ERBIL (Kurdistan 24) – Security forces in the city of Sulaimani blocked the screening of a film related to the Kurdistan Workers' Party (PKK) at a public park on Friday, three days after ordering a movie theater closed for planning to show the same movie.
The film revolves around Sakine Cansiz, a co-founder of the armed group, who, along with two other female Kurdish activists named Fidan Doğan and Leyla Şaylemez, was murdered on the night of Jan. 9, 2013, in Paris, France.
On Tuesday, security forces (Asayish) closed down the city's Salim Cinema as it was preparing to screen the feature, one day after the sixth anniversary of Cansiz' death.
A day later, the theater opened its doors once again in a what seemed to be a capitulation to security's demands. The film's producers, hoping to still present it to audiences, attempted to screen the piece in Sulaimani's Azadi Park instead.
The public park has a special area called "Sako-i Azadi," or the Kurdish for Stage of Freedom, where Kurdish-themed plays and films are performed and shown.
As crowds gathered for the event, multiple Asayish vehicles arrived at the gates of the park closest to Sako-i Azadi and ordered the show interrupted, arresting multiple individuals thought to be pro-PKK activists or members of the PKK-affiliated Freedom Movement of Kurdistan Society (Tavgari Azadi).
In late November, security in Sulaimani closed multiple offices of Tavgari Azadi in the city and elsewhere in the province. The party alleged that the move had come on the orders of the Patriotic Union of Kurdistan (PUK) as the leading political party in the area that holds significant authority over local Asayish and Peshmerga forces.

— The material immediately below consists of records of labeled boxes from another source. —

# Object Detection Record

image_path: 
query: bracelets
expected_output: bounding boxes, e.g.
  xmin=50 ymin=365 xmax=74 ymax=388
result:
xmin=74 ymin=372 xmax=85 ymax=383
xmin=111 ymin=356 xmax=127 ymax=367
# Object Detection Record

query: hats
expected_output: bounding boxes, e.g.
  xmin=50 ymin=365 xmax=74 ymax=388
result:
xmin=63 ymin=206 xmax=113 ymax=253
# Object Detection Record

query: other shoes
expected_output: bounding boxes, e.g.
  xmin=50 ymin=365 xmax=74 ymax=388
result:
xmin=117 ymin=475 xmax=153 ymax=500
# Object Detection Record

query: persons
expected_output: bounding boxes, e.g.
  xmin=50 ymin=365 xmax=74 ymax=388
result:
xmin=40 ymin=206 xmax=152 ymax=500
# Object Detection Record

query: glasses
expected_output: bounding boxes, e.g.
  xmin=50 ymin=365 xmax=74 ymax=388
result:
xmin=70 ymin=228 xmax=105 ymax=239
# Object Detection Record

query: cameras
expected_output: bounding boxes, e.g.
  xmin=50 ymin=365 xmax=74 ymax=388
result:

The PKK, which says it is fighting for broader Kurdish rights in the region, is deemed a "terrorist" organization by Turkey, the European Union, and the United States. Locally, many revere the group for their fearlessness in fighting Ankara.

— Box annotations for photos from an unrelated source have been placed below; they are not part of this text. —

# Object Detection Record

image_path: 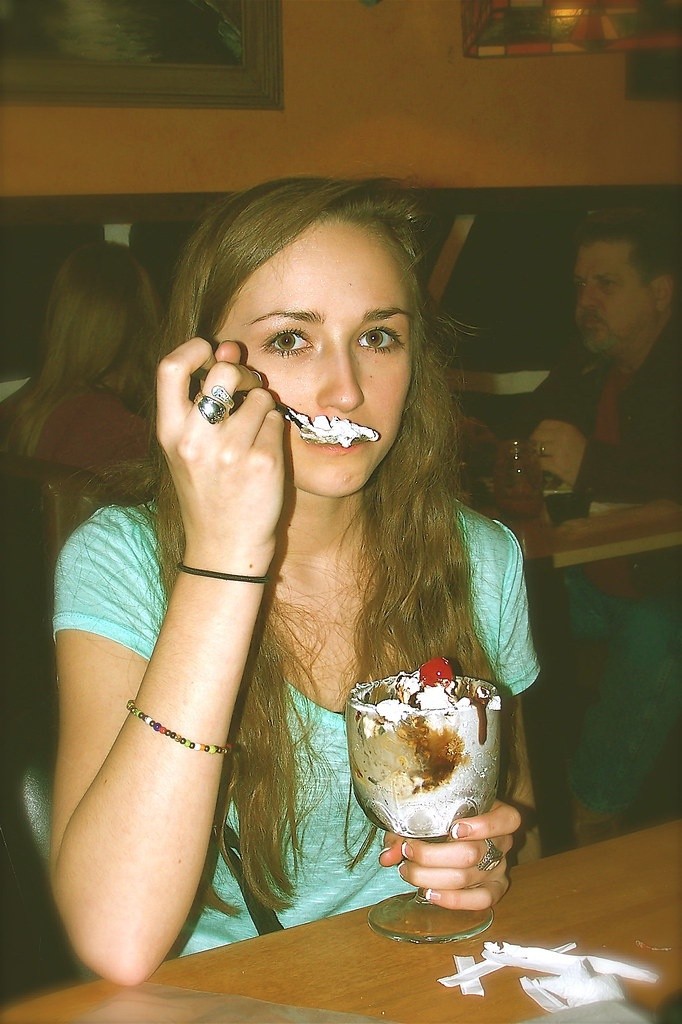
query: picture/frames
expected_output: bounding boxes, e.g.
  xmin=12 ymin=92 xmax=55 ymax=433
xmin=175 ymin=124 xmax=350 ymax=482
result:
xmin=624 ymin=48 xmax=682 ymax=103
xmin=0 ymin=2 xmax=285 ymax=112
xmin=458 ymin=0 xmax=682 ymax=57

The PUK has been at the heart of allegations of providing aid to the PKK. Turkey has also made similar claims against the Sulaimani-based Gorran (Change) Movement. Tensions reached a climax in 2017 when Ankara expelled the PUK representative in the country.
Both Gorran and PUK officials have rejected Turkey’s accusations.

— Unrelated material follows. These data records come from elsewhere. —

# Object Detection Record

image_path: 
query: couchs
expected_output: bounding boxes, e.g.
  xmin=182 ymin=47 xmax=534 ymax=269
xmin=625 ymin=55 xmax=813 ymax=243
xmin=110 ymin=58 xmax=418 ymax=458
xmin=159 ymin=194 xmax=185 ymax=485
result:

Following the Kurdistan Region’s September 2017 independence referendum, Iraq halted all international flights to the semi-autonomous region. Months later when the ban was lifted, Ankara decided to resume flights between Turkey and Erbil but has yet to allow service between Turkey and Sulaimani, publicly stating alleged PUK support for the PKK as the reason.
The ongoing crackdown in Sulaimani appears to be a PUK bid to mend ties with Ankara. If recent reports by PUK-affiliated media outlets which claim that Turkey-Sulaimani flights are set to resume in the coming weeks end up being true, such measures could prove to be successful.